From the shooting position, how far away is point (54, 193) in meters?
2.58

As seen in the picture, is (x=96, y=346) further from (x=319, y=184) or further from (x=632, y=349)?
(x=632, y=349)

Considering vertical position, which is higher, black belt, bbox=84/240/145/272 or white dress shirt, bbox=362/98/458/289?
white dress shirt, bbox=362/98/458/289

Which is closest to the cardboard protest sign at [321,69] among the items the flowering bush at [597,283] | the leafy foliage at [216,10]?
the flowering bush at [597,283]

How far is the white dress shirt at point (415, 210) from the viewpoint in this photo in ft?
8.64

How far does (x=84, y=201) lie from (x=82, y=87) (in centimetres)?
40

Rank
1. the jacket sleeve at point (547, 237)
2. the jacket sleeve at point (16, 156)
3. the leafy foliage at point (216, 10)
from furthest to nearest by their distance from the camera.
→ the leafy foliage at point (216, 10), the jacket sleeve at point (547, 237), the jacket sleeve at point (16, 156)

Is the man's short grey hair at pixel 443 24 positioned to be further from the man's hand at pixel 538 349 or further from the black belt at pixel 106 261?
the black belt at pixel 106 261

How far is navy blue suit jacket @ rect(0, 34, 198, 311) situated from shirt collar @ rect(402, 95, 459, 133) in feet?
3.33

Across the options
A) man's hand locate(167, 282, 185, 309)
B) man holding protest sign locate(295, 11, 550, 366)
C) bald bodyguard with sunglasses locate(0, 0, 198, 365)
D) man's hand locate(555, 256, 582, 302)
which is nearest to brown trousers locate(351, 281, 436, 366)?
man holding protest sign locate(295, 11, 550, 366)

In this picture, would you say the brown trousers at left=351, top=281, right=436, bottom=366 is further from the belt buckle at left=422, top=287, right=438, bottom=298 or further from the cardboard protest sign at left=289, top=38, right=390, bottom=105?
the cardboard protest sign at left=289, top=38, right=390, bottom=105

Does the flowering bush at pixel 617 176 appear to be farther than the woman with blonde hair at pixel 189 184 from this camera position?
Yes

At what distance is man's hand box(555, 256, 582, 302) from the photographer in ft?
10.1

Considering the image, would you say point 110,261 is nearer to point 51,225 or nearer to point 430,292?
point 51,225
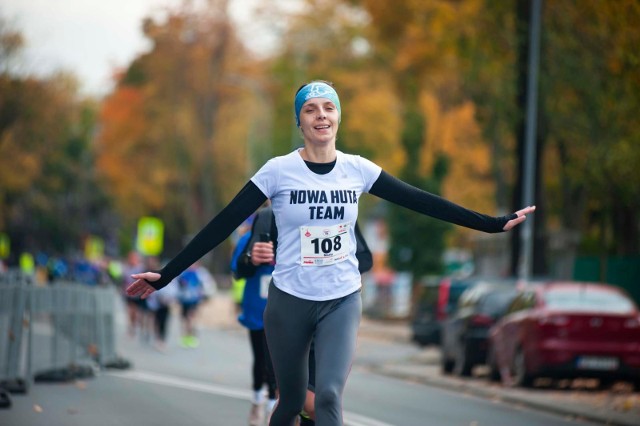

== == ==

AIM → Print the data above verbatim, but leave out the picture.

RESULT OF THE TASK →
From the shooting position, how far away is point (54, 193) in meters?
2.58

As seen in the picture, is (x=96, y=346) further from (x=319, y=184) or further from (x=632, y=349)?
(x=632, y=349)

Considering vertical position, which is higher, black belt, bbox=84/240/145/272 or white dress shirt, bbox=362/98/458/289?
white dress shirt, bbox=362/98/458/289

Which is closest to the cardboard protest sign at [321,69] among the items the flowering bush at [597,283] | the leafy foliage at [216,10]?
the flowering bush at [597,283]

How far is the white dress shirt at point (415, 210) from the viewpoint in this photo in ft?
8.64

How far does (x=84, y=201) lie from (x=82, y=87) (in centimetres)?
40

Rank
1. the jacket sleeve at point (547, 237)
2. the jacket sleeve at point (16, 156)
3. the leafy foliage at point (216, 10)
from furthest to nearest by their distance from the camera.
→ the leafy foliage at point (216, 10), the jacket sleeve at point (547, 237), the jacket sleeve at point (16, 156)

Is the man's short grey hair at pixel 443 24 positioned to be further from the man's hand at pixel 538 349 or further from the black belt at pixel 106 261?
the black belt at pixel 106 261

How far is navy blue suit jacket @ rect(0, 34, 198, 311) situated from shirt collar @ rect(402, 95, 459, 133) in feet?
3.33

Across the options
A) man's hand locate(167, 282, 185, 309)
B) man holding protest sign locate(295, 11, 550, 366)
C) bald bodyguard with sunglasses locate(0, 0, 198, 365)
D) man's hand locate(555, 256, 582, 302)
which is nearest to brown trousers locate(351, 281, 436, 366)?
man holding protest sign locate(295, 11, 550, 366)

In this picture, would you say the brown trousers at left=351, top=281, right=436, bottom=366 is further from the belt buckle at left=422, top=287, right=438, bottom=298 or further from the cardboard protest sign at left=289, top=38, right=390, bottom=105?
the cardboard protest sign at left=289, top=38, right=390, bottom=105

Does the flowering bush at pixel 617 176 appear to be farther than the woman with blonde hair at pixel 189 184 from this camera position?
Yes

At what distance is man's hand box(555, 256, 582, 302) from the photographer in ft?
10.1

Considering the image, would you say point 110,261 is nearer to point 51,225 or nearer to point 430,292?
point 51,225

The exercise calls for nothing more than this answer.